■ Material:
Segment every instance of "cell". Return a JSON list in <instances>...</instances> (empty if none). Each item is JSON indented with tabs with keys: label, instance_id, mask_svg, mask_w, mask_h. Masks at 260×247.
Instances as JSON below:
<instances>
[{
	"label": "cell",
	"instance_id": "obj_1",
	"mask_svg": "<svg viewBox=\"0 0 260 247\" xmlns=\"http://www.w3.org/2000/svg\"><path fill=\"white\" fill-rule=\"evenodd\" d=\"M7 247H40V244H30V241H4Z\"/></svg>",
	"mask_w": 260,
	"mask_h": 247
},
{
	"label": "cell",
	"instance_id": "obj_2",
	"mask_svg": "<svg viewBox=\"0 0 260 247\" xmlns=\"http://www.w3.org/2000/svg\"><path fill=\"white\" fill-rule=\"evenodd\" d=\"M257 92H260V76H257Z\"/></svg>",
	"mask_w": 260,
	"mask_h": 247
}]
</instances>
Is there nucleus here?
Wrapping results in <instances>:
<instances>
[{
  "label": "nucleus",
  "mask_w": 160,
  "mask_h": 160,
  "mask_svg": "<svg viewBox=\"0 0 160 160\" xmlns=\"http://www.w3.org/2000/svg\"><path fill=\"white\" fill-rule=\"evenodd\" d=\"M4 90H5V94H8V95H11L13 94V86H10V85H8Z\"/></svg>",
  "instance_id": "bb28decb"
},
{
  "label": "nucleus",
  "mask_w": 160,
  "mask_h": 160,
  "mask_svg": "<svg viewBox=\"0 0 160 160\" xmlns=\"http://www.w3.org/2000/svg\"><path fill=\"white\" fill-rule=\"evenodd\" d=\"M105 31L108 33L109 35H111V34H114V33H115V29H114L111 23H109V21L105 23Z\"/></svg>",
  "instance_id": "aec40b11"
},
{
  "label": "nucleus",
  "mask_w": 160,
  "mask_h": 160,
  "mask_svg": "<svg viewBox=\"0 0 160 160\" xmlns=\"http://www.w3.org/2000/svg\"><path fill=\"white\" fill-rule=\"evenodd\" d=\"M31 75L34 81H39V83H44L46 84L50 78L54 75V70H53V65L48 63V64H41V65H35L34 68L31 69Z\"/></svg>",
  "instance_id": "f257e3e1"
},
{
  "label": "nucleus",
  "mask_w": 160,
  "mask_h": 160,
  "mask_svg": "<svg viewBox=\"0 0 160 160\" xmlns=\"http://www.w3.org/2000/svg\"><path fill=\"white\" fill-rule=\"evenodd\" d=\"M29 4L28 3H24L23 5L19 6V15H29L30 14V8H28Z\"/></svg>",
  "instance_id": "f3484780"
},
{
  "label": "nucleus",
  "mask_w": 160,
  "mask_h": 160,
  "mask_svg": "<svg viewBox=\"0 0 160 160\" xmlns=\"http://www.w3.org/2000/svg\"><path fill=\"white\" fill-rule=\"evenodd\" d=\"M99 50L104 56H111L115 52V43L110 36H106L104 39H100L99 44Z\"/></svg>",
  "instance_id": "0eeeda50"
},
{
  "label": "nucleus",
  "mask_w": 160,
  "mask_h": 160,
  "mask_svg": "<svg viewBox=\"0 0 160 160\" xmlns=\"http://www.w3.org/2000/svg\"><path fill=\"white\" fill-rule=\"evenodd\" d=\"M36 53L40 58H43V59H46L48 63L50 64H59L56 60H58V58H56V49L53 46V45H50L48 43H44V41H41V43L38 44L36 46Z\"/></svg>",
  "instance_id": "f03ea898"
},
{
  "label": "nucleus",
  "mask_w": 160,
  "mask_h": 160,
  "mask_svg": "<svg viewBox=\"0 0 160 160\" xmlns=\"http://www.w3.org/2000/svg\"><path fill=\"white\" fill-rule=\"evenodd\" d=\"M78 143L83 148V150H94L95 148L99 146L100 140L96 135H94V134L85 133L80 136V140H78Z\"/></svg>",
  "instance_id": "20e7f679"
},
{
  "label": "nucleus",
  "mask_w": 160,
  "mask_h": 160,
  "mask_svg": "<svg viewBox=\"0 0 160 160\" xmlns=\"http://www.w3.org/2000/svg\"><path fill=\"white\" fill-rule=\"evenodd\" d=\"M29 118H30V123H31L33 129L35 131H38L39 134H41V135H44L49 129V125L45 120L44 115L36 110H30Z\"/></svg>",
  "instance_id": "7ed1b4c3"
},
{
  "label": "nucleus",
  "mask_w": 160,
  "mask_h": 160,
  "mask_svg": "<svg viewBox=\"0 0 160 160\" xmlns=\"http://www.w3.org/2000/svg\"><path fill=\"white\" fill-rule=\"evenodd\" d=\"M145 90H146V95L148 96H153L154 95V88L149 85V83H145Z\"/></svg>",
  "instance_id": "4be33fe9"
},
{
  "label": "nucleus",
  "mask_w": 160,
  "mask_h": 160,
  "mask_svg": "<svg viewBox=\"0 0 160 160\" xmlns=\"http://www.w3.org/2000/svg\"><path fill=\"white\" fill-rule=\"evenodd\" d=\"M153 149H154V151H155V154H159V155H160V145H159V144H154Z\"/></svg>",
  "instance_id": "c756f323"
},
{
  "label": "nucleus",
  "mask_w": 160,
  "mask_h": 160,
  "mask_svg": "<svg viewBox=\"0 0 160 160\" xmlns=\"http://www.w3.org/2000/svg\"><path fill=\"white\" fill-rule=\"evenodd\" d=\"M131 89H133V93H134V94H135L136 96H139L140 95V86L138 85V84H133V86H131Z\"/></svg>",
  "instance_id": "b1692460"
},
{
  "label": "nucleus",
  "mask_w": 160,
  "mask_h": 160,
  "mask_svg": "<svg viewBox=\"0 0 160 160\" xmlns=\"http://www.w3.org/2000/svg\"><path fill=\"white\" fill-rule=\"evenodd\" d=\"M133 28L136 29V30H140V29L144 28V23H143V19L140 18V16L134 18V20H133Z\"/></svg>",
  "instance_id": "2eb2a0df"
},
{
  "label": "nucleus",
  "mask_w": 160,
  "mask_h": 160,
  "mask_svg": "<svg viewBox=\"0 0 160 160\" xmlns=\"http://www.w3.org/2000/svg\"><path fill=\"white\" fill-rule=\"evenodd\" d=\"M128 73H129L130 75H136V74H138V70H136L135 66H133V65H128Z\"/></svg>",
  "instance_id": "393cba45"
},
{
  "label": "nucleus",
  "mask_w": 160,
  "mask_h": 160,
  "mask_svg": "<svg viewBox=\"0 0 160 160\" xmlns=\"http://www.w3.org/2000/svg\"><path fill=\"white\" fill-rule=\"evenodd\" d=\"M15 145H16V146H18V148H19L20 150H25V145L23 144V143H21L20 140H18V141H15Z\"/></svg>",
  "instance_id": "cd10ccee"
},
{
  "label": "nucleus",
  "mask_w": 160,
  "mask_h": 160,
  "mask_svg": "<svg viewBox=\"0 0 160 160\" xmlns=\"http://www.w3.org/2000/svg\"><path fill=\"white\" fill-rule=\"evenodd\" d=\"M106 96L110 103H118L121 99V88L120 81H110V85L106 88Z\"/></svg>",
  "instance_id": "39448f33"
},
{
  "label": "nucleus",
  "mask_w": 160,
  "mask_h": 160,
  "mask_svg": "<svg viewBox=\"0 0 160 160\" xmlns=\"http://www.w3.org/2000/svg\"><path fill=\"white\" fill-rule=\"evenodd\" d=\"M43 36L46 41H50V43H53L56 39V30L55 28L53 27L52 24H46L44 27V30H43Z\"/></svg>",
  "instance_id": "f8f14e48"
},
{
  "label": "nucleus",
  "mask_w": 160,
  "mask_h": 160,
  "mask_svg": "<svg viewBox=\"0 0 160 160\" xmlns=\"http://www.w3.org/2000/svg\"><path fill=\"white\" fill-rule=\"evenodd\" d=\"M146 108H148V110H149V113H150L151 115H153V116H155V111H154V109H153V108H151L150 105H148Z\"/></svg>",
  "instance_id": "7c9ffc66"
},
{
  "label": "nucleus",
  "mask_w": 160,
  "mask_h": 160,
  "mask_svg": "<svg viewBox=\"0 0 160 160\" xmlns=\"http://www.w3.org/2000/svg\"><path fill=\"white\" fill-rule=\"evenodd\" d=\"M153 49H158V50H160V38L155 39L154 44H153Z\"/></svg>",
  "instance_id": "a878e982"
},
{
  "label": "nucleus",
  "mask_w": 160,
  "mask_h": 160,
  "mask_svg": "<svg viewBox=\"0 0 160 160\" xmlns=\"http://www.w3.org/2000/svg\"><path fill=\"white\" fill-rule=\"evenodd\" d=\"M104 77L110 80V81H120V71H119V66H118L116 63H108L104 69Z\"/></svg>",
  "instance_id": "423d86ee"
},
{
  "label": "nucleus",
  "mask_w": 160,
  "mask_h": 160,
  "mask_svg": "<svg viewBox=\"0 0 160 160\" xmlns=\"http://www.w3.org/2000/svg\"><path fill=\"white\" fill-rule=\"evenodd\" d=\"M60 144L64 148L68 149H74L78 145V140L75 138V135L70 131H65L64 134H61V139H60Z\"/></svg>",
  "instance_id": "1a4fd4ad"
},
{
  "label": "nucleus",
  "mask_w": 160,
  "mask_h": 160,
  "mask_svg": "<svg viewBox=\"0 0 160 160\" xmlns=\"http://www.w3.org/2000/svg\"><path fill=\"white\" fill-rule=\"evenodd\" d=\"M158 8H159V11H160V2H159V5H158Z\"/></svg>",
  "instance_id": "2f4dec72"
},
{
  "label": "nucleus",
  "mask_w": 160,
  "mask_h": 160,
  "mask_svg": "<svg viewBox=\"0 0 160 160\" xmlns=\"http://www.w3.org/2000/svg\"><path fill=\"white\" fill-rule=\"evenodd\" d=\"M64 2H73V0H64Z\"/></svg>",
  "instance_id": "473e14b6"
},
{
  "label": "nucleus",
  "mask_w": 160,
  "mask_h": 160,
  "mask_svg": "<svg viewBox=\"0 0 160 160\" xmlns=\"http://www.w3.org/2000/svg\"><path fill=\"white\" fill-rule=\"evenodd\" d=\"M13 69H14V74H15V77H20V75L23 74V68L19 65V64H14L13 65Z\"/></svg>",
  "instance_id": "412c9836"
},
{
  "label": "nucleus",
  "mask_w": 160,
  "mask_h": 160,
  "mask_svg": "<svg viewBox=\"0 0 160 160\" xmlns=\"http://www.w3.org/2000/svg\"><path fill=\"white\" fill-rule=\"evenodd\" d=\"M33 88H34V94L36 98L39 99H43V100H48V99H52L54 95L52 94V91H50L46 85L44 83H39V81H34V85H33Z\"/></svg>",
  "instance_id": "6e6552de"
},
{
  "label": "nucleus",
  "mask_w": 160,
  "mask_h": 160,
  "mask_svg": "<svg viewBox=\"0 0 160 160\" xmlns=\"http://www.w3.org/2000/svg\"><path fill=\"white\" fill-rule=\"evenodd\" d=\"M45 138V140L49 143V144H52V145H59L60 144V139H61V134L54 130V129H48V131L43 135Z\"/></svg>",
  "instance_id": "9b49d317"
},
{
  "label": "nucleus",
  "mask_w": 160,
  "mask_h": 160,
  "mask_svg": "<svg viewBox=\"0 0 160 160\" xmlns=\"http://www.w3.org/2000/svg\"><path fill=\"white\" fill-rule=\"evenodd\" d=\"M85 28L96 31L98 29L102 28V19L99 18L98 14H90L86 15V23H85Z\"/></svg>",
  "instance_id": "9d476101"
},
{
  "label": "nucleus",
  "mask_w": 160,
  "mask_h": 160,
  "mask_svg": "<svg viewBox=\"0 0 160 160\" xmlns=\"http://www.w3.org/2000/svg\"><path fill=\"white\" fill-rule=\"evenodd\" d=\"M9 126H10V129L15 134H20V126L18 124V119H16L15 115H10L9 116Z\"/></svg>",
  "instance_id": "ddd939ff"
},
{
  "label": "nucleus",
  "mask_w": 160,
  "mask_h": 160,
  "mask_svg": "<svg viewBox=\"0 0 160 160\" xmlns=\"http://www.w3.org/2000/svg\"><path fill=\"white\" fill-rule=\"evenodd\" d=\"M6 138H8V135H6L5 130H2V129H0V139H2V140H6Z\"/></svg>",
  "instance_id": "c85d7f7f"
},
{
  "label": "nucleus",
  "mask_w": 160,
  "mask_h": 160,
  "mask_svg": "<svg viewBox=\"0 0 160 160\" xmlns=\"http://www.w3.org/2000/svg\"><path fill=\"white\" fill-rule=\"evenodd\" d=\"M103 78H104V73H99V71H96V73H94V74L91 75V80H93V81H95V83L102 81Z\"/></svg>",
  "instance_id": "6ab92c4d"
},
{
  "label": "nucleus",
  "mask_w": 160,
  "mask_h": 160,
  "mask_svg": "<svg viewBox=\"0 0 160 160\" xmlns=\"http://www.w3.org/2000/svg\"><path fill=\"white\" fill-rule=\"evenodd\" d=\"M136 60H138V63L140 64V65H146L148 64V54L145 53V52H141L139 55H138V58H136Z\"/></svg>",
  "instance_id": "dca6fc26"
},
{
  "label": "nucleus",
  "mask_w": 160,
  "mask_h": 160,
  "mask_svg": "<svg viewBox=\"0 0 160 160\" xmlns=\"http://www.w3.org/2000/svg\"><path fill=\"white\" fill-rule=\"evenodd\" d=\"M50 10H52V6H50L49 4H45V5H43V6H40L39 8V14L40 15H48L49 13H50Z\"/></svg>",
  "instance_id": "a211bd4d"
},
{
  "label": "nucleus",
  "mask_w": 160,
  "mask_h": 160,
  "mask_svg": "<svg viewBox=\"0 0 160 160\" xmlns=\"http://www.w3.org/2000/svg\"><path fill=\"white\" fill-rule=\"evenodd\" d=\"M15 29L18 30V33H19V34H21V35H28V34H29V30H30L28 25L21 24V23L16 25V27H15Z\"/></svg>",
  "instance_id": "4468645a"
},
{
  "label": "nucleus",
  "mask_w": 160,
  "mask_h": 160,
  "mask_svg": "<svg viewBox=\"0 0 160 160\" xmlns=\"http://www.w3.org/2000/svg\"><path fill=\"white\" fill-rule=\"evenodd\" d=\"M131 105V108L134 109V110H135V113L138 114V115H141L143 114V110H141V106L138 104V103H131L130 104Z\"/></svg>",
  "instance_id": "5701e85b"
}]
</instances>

■ Problem: Quote the material word for word, from its first line through the line that contains "Is there nucleus here?", including that line.

■ The response:
Segment every instance of "cell". Return a JSON list in <instances>...</instances> (empty if none). Each item is JSON indented with tabs with keys: label, instance_id, mask_svg, mask_w, mask_h. Masks at 260×247.
Instances as JSON below:
<instances>
[{
	"label": "cell",
	"instance_id": "obj_1",
	"mask_svg": "<svg viewBox=\"0 0 260 247\" xmlns=\"http://www.w3.org/2000/svg\"><path fill=\"white\" fill-rule=\"evenodd\" d=\"M7 247H40V244H30V241H4Z\"/></svg>",
	"mask_w": 260,
	"mask_h": 247
},
{
	"label": "cell",
	"instance_id": "obj_2",
	"mask_svg": "<svg viewBox=\"0 0 260 247\" xmlns=\"http://www.w3.org/2000/svg\"><path fill=\"white\" fill-rule=\"evenodd\" d=\"M257 92H260V76H257Z\"/></svg>",
	"mask_w": 260,
	"mask_h": 247
}]
</instances>
Is there nucleus here?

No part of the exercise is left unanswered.